Re: [ClusterLabs] crmsh resource failcount does not appear to work

2018-01-01 Thread Andrei Borzenkov
02.01.2018 06:48, Ken Gaillot пишет:
> On Wed, 2017-12-27 at 14:03 +0300, Andrei Borzenkov wrote:
>> On Wed, Dec 27, 2017 at 11:40 AM, Kristoffer Grönlund
>>  wrote:
>>>
>>> Andrei Borzenkov  writes:
>>>
 As far as I can tell, pacemaker acts on failcount attributes
 qualified
 by operation name, while crm sets/queries unqualified attribute;
 I do
 not see any syntax to set fail-count for specific operation in
 crmsh.
>>>
>>> crmsh uses crm_attribute to get the failcount. It could be that
>>> this
>>> usage has stopped working as of 1.1.17..
>>>
>>
>> There is probably misunderstanding. The problem is what attribute is
>> used, not how it is set.  crmsh sets (and as far as I can tell always
>> set) attribute with name fail-count- while pacemaker
>> internally sets and queries attributes with name
>> fail-count-#.
>>
>> It is possible that this has changed in recent pacemaker versions of
>> course ... yep, here is crm_failcount commit that implemented new
>> (per-operation) failcounts. Which means "crm resource failcount set"
>> without qualifying by operation is simply not valid ... actually
>> crm_failcount will refuse to set failcount at all (only clear it).
> 
> Hmm, I didn't realize crm shell supported setting a fail count.
> 
> We discourage setting a fail count attribute directly as of 1.1.17, as
> having a fail count without any failed operation history or last
> failure time can be confusing to users (no failures would show up in
> status, yet failure recovery behavior would be in effect, and failure
> timeouts would not work properly).
> 
> It is possible to set the new per-operation attributes directly, if
> that capability is still desired, but I'm not sure there's a good
> reason to do so.
> 
> crm_failcount is a better choice than crm_attribute for querying and
> clearing fail count attributes, as it will handle summing per-operation 
> fail counts if a resource total fail count is desired.
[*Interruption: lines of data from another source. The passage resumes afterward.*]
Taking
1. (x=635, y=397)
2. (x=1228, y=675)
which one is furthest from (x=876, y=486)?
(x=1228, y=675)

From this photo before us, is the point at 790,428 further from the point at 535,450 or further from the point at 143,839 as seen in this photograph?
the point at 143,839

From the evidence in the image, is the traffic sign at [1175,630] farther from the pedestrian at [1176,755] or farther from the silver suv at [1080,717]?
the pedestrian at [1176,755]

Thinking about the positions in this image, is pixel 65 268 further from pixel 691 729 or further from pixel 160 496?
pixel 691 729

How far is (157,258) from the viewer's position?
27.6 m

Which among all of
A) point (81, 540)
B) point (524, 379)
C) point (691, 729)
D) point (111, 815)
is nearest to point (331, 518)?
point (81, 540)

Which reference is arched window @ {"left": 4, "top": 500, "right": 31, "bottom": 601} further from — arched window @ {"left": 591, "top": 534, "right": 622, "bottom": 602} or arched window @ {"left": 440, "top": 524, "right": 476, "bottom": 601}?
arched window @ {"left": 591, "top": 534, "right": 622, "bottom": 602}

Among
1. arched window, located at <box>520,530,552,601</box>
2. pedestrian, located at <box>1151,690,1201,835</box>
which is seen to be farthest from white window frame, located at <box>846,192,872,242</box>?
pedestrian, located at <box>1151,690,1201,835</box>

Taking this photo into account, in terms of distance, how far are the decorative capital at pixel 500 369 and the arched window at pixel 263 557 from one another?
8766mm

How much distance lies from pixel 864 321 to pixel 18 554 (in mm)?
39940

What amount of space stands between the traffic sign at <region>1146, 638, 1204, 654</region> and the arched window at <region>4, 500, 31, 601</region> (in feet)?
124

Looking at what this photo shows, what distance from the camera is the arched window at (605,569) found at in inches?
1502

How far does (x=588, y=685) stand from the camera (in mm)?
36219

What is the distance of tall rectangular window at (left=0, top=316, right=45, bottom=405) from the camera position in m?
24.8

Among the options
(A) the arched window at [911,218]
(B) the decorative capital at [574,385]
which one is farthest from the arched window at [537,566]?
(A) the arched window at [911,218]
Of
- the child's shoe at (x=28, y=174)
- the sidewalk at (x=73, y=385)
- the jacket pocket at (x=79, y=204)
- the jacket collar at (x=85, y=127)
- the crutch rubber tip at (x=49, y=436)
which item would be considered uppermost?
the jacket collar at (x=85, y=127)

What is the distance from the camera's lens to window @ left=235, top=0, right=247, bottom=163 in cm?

Clearing a fail
> count is now equivalent to crm_resource --cleanup, so it keeps the
> operation history and last failure times consistent.
> 

The problem is that neither "crm resource failcount show" nor "crm
resource failcount delete" work anymore - that is how I hit this issue
in the first place. I do not particularly care whether it is possible to
set failcounts, although I can see it could be useful for testing.

If it is decided to allow setting them, may be crmsh could default to
"monitor" operation if none is explicitly given - that is likely what
most users mean, as during normal run we expect recurring monitor errors.

Although I suppose that crmsh should really be using crm_failcount
which makes support for "set" to be topic of core pacemaker.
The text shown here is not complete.